What if we want to see the pattern for each series? Add the variable of series to the plot.

Here we don’t need to summarize as we are plotting the numbers in the dataset directly. We can use as.factor() to treat episode and series as factors, or we could have made these factors in the underlying dataframe if that is what we want for other uses of the data.

ggplot(ratings, aes(x= as.factor(episode), y = viewers_7day, 
                    group = as.factor(series),
                    color = as.factor(series)))+
  geom_line()

Age and Number of Episodes

Total number of episodes is a measure of how far bakers made it into the series (that is, how successful they were). Is there a correlation between age and success?

ggplot(bakers, aes(x = age, y = total_episodes_appeared)) +
  geom_point() +
  geom_smooth(method = lm) +
  scale_y_continuous(breaks = 1:10) 
#> `geom_smooth()` using formula = 'y ~ x'

Note there are not as many participants above 60, so we could look just at those 60 and under. xlim() will remove data outside of the specified limits, so the slope of the line will change:

ggplot(bakers, aes(x = age, y = total_episodes_appeared)) +
  geom_point() +
  geom_smooth(method = lm) +
  scale_y_continuous(breaks = 1:10) +
  xlim(15, 60)
#> `geom_smooth()` using formula = 'y ~ x'
#> Warning: Removed 10 rows containing non-finite outside the scale range
#> (`stat_smooth()`).
#> Warning: Removed 10 rows containing missing values or values outside the scale range
#> (`geom_point()`).

To make the plot smaller without removing underlying data, use coord_cartesian():

ggplot(bakers, aes(x = age, y = total_episodes_appeared)) +
  geom_point() +
  geom_smooth(method = lm) +
  scale_y_continuous(breaks = 1:10) +
  coord_cartesian(xlim = c(15,60))
#> `geom_smooth()` using formula = 'y ~ x'

Technical Score and Number of Episodes

How does median technical rank across episodes for each baker correlate with total number of episodes?

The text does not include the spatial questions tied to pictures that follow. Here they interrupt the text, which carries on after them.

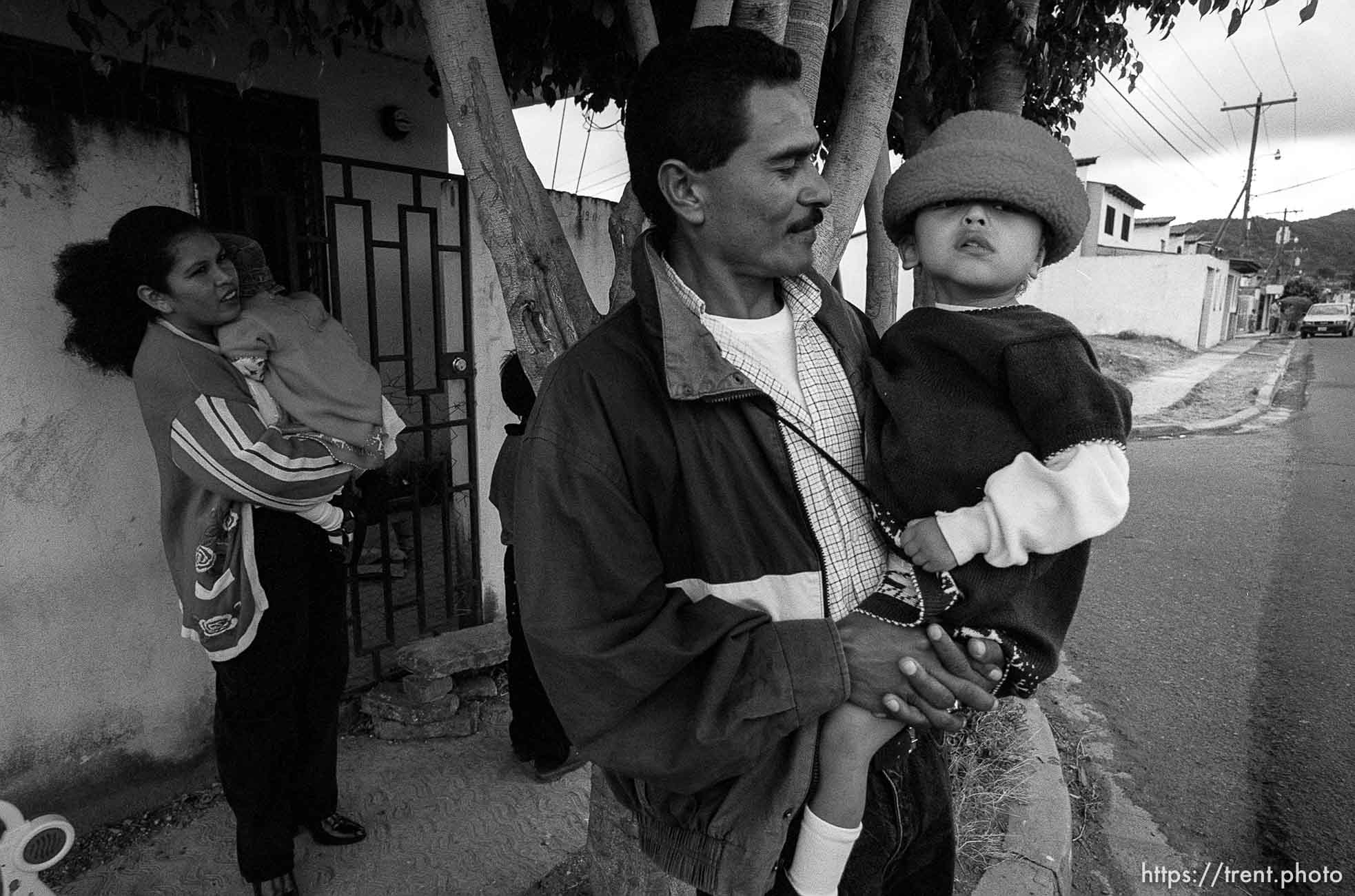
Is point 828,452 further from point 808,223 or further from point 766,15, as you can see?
point 766,15

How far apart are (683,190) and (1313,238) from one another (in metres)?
154

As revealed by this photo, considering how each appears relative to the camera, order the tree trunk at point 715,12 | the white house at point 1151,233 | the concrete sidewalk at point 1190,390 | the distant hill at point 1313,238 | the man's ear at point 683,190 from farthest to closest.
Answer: the distant hill at point 1313,238
the white house at point 1151,233
the concrete sidewalk at point 1190,390
the tree trunk at point 715,12
the man's ear at point 683,190

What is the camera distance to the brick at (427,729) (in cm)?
338

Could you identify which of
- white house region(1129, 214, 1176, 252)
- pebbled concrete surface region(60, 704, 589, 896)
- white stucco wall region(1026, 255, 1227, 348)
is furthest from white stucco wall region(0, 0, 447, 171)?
white house region(1129, 214, 1176, 252)

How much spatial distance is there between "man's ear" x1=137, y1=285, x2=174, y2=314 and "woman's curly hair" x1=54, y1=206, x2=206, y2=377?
0.02 m

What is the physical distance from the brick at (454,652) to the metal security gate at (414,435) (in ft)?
0.57

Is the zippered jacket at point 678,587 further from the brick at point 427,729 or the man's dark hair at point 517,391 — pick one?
the brick at point 427,729

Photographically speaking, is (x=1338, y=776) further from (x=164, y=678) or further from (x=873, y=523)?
(x=164, y=678)

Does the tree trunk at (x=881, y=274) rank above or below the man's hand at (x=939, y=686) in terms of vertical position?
above

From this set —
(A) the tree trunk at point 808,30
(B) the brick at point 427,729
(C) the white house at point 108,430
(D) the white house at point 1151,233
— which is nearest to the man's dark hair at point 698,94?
(A) the tree trunk at point 808,30

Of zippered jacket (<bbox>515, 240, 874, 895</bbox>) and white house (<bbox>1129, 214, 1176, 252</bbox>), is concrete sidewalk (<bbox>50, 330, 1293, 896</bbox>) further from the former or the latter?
white house (<bbox>1129, 214, 1176, 252</bbox>)

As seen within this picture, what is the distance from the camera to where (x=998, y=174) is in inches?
55.3

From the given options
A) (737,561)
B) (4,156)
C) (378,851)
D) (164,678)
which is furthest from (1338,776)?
(4,156)

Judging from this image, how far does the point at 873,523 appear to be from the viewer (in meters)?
1.43
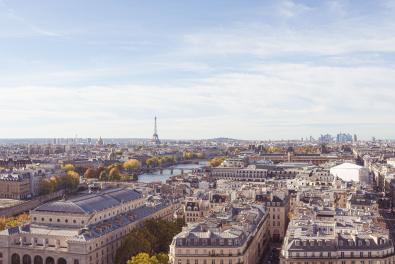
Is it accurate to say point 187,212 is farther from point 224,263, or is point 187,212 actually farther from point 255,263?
point 224,263

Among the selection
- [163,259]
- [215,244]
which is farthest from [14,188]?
[215,244]

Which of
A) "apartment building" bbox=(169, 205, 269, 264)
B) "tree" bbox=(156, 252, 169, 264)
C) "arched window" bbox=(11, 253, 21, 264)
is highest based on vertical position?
"apartment building" bbox=(169, 205, 269, 264)

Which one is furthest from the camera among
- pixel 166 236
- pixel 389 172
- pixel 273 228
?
pixel 389 172

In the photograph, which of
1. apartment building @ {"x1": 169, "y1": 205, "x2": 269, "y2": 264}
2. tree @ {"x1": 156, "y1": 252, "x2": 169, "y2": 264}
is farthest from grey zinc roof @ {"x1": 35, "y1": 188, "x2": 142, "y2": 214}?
apartment building @ {"x1": 169, "y1": 205, "x2": 269, "y2": 264}

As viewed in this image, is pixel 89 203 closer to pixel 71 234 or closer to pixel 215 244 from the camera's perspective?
pixel 71 234

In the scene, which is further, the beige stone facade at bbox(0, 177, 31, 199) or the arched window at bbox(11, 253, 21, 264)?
the beige stone facade at bbox(0, 177, 31, 199)

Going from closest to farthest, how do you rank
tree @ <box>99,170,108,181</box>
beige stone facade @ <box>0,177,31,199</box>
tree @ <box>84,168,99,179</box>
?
beige stone facade @ <box>0,177,31,199</box>
tree @ <box>99,170,108,181</box>
tree @ <box>84,168,99,179</box>

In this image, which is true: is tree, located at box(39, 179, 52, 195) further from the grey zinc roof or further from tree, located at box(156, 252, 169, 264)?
tree, located at box(156, 252, 169, 264)

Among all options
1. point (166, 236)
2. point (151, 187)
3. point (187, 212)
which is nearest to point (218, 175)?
point (151, 187)

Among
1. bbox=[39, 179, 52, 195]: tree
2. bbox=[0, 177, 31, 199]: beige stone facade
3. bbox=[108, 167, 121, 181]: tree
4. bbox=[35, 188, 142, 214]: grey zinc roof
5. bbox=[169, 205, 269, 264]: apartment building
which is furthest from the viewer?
bbox=[108, 167, 121, 181]: tree
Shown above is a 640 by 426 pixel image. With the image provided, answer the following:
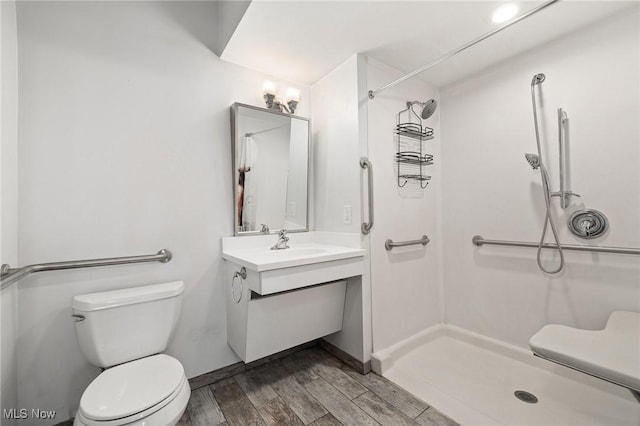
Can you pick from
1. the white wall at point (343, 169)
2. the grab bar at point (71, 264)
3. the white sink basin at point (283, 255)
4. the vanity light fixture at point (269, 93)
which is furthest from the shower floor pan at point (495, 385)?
the vanity light fixture at point (269, 93)

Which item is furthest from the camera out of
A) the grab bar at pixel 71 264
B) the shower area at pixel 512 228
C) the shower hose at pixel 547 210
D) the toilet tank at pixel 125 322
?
the shower hose at pixel 547 210

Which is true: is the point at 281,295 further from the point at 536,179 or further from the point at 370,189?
the point at 536,179

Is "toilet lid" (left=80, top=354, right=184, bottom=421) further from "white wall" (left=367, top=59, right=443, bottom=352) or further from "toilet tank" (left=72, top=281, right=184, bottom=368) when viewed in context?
"white wall" (left=367, top=59, right=443, bottom=352)

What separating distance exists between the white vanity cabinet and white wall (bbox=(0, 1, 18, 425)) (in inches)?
38.1

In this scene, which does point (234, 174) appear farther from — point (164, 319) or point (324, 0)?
point (324, 0)

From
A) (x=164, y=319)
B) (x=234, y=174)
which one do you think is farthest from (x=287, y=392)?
(x=234, y=174)

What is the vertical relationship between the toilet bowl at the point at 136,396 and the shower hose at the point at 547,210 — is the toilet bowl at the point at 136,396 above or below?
below

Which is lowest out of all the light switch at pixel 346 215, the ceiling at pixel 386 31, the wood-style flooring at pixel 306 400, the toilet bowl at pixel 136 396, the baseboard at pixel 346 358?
the wood-style flooring at pixel 306 400

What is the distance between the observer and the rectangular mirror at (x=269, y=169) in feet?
6.16

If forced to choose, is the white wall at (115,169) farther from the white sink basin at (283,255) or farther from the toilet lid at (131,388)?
the toilet lid at (131,388)

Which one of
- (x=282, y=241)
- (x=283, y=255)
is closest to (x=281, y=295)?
(x=283, y=255)

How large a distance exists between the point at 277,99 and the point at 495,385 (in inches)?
96.2

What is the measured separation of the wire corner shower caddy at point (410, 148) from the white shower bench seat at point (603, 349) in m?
1.27

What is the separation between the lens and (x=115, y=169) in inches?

ggplot(bakers, aes(x = total_episodes_appeared, y = technical_median)) +
  geom_point() +
  geom_smooth(method = lm) +
  scale_y_continuous(breaks = 1:13) +
  scale_x_continuous(breaks = 1:10)
#> `geom_smooth()` using formula = 'y ~ x'
#> Warning: Removed 1 row containing non-finite outside the scale range
#> (`stat_smooth()`).
#> Warning: Removed 1 row containing missing values or values outside the scale range
#> (`geom_point()`).

Fixing up Plots

When you’re happy with your plot choice and variables, you can turn to fixing and refining other aspects of the visualization.

Consider the following:

  • titles
  • labels
  • grouping of labels
  • axis labels and breaks
  • use of color, shape, linetype, etc.
  • relative sizing
  • accessibility
  • fonts

Axis Breaks

The breaks that show on your axes will be influenced by the underlying data and can be adjusted by modifying the data or modifying the way it is labeled and scaled to the axis.

You may want, for example, to make sure that a number is treated as a discrete factor, rather than a continuous numeric, so that non-integer breaks aren’t used, using as.factor().

You can also set breaks using scale functions, such as scale_x_discrete(breaks = c(2,4,6,8)).